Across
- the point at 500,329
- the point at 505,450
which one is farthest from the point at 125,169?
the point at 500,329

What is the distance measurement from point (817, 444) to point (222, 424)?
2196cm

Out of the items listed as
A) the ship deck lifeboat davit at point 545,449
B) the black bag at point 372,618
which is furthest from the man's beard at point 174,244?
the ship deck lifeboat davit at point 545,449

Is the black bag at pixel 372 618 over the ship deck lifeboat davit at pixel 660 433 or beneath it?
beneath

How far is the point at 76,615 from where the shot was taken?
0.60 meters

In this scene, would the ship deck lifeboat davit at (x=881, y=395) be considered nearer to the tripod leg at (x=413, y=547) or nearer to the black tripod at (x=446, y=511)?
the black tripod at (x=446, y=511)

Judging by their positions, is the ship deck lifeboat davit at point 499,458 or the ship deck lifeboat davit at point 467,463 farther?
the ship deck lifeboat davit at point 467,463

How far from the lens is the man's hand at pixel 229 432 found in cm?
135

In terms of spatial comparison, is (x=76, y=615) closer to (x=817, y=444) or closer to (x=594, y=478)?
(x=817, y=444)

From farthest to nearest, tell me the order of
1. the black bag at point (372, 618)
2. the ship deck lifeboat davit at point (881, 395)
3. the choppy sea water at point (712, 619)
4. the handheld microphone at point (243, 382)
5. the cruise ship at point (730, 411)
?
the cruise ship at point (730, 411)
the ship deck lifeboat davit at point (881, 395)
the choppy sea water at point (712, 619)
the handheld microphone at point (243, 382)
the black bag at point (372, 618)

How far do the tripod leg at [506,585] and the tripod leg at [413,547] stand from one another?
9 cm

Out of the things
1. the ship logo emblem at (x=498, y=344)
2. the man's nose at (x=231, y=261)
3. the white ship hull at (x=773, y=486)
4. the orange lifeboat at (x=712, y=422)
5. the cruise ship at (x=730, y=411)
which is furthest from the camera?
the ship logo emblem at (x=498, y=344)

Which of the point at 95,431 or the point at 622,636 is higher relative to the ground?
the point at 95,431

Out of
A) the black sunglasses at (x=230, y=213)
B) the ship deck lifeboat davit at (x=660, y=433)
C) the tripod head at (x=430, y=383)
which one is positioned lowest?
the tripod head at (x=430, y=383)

■ **Task to complete**
Would you write out every entry above again, word for word and unchanged?

■ **Solution**
Across
- the point at 500,329
- the point at 505,450
which one is farthest from the point at 125,169?
the point at 500,329

What is the distance measurement from point (817, 444) to point (222, 424)?
2196cm

Out of the items listed as
A) the ship deck lifeboat davit at point 545,449
B) the black bag at point 372,618
which is furthest from the man's beard at point 174,244?
the ship deck lifeboat davit at point 545,449

Is the black bag at pixel 372 618 over the ship deck lifeboat davit at pixel 660 433 or beneath it?
beneath

How far is the point at 76,615 from where the shot was taken?
0.60 meters

In this scene, would the ship deck lifeboat davit at (x=881, y=395) be considered nearer to the tripod leg at (x=413, y=547) or nearer to the black tripod at (x=446, y=511)?
the black tripod at (x=446, y=511)

Judging by their positions, is the ship deck lifeboat davit at point 499,458 or the ship deck lifeboat davit at point 467,463 farther?
the ship deck lifeboat davit at point 467,463

How far from the lens is the man's hand at pixel 229 432 found in cm?
135

In terms of spatial comparison, is (x=76, y=615) closer to (x=817, y=444) or closer to (x=594, y=478)?
(x=817, y=444)

From farthest to nearest, tell me the order of
1. the black bag at point (372, 618)
2. the ship deck lifeboat davit at point (881, 395)
3. the choppy sea water at point (712, 619)
4. the handheld microphone at point (243, 382)
5. the cruise ship at point (730, 411)
?
the cruise ship at point (730, 411)
the ship deck lifeboat davit at point (881, 395)
the choppy sea water at point (712, 619)
the handheld microphone at point (243, 382)
the black bag at point (372, 618)

How far do the tripod leg at [506,585] and the tripod leg at [413,547] stand from one another?
9 cm

Out of the things
1. the ship logo emblem at (x=498, y=344)
2. the man's nose at (x=231, y=261)
3. the white ship hull at (x=773, y=486)
4. the orange lifeboat at (x=712, y=422)
5. the cruise ship at (x=730, y=411)
which is furthest from the camera?
the ship logo emblem at (x=498, y=344)

Which of the point at 95,431 or the point at 622,636 is higher relative to the ground?
the point at 95,431

Out of
A) the black sunglasses at (x=230, y=213)
B) the ship deck lifeboat davit at (x=660, y=433)
C) the tripod head at (x=430, y=383)
which one is positioned lowest?
the tripod head at (x=430, y=383)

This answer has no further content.